TEXT BLOCK
※
Based on years of observation and study on historical seismic data, Chinese scholars calculated the occurrence ratio of various seismic sequences with Ms > 5.0 in the Chinese mainland from 1070 to 2004. Isolated seismic type, mainshock type, and multi-earthquake type account for 23%, 59%, and 18% respectively, indicating that 77% of earthquakes are accompanied by aftershocks (even strong ones). Wu et al. (1990) conducted statistical analysis of seismic data worldwide and found that the foreshock-mainshock type seismic sequence and mainshock-aftershock type seismic sequence accounted for 20–40% and 60–80%, respectively. After the mainshock occurs, the rock mass and the structure will be damaged to a certain extent. However, foreshock sequence or aftershock sequence can further accumulate damage to the rock mass and structure, thereby deepening the degree of earthquake damage (Xiao et al. 2022), which suggests the nonnegligible influence of seismic sequence on rock mass and structure (Yang et al. 2021).

Mahin (1980), Amadio et al. (2003), Lee and Foutch (2004), Hatzigeorgiou and Liolios (2010), and other scholars studied the dynamic response of nonlinear single degree of freedom system, elastic stiffness model, and RC frame structure model under the main-aftershock seismic sequence by means of theoretical analysis and model test, and revealed the influence of sequential earthquakes on dynamic damage of different system models. Krawinkler and Zhorei (1983), Krawinkler and Nassar (1992), Kachanov (1958), Kachanov and Krajcinovic (1986), Rabotnov (1963), Lemaitre (1971), and Krajcinovic (1989) proposed damage evaluation methods and technical indexes applicable to elastic, elastic plastic, and plastic materials based on the theory of damage mechanics. Starting from the macroscopic performance indexes of materials, components and structures, Shen and Dong (1997), Park and Ang (1985), Kato and Akiyama (1975), Satish (1994), and Gosain et al. (1977) established a damage theory model based on theoretical analysis. Ruiz-García and Negrete-Manriquez (2011), Liolios et al. (2013), Goda and Salami (2014), and Ludovico et al. (2013) studied the nonlinear response of steel frame structure model, continuous beam bridge structure model, and wood frame structure model through theoretical analysis, numerical calculation, and model test, and obtained the nonlinear response and structural damage index under different combinations of seismic sequences. Taken together, there are four main methods to study earthquake sequence and structural damage analysis: prototype observation, model test, theoretical analysis, and numerical calculation. The mainshock is typically accompanied by strong aftershocks, resulting in further structural damage.

According to the post-disaster investigation in Wenchuan (Pai 2022), anchor cable anti-slide pile exhibited favorable seismic performance. However, some piles still appeared the phenomenon of anchor head failure under the earthquake action. The seismic performance of the anchor head is directly related to the dynamic stability of the slope under earthquake action. In terms of engineering geology and geotechnical engineering, scholars only focus on the interaction between the mainshock on rock mass and associated structure through numerical calculation and model test at the current stage (Ai et al. 2018), while little attention is paid to the interaction effects of rock mass under different seismic sequences. Wang (2010) studied the damage effect of embankment model for the first time using two seismic sequences of “large-medium seismic type” and “medium-large seismic type” in shaking table test. Sun et al. (2018) carried out the shaking table test on piled slopes with different water contents, then compared and analyzed their acceleration response characteristics and slope top displacement development trends under continuous seismic sequences. To sum up, the deformation of rock mass and structure varies with different seismic sequences, and appropriate loading methods can truly reproduce their dynamic responses under earthquakes. The shaking table test can actively simulate earthquake excitation, and reduce the physical phenomena of structures under earthquake by controlling key parameters. And targeted research can be carried out under this condition.
※
DATA PROVIDED

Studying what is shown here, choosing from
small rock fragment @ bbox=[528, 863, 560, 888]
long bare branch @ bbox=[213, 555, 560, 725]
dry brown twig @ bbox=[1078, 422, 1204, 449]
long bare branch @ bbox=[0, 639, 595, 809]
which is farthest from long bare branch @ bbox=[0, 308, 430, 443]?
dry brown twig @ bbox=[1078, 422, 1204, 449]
※
GIVEN REQUEST 1
In the passage on seismic sequences, what percentage of earthquakes with Ms > 5.0 in the Chinese mainland from 1070 to 2004 are accompanied by aftershocks?
GIVEN REQUEST 2
For each statement below, say whether it agrees with the passage on seismic sequences, and quote the words from the passage that decide it.
(a) Wu et al. (1990) found that mainshock-aftershock sequences made up 60–80% of seismic sequences worldwide.
(b) Wang (2010) ran shaking table tests on piled slopes with different water contents.
(c) The passage names five main methods for studying earthquake sequences and structural damage.
GIVEN REQUEST 3
Continue the passage on seismic sequences with a few more sentences, starting after its final sentence.

EXERCISE ANSWER 1
77%

EXERCISE ANSWER 2
(a) Yes: "the foreshock-mainshock type seismic sequence and mainshock-aftershock type seismic sequence accounted for 20–40% and 60–80%, respectively"
(b) No: "Wang (2010) studied the damage effect of embankment model for the first time using two seismic sequences"
(c) No: "there are four main methods to study earthquake sequence and structural damage analysis"

EXERCISE ANSWER 3
The influence of aftershocks on the seismic performance of structures has been widely concerned in recent years. However, both seismic analysis of structures and the current seismic design code at home and abroad still only consider the impact of a single earthquake, not the impact of aftershocks on the seismic performance of the structure. There is currently no specific regulation for structural damage caused by sequential earthquakes. At present, the degree of damage caused by aftershocks to damaged structures remains uncertain, which needs a large amount of research to determine the impact of aftershocks on the damaged structure, so as to consider the impact of this factor on the structure in practical design.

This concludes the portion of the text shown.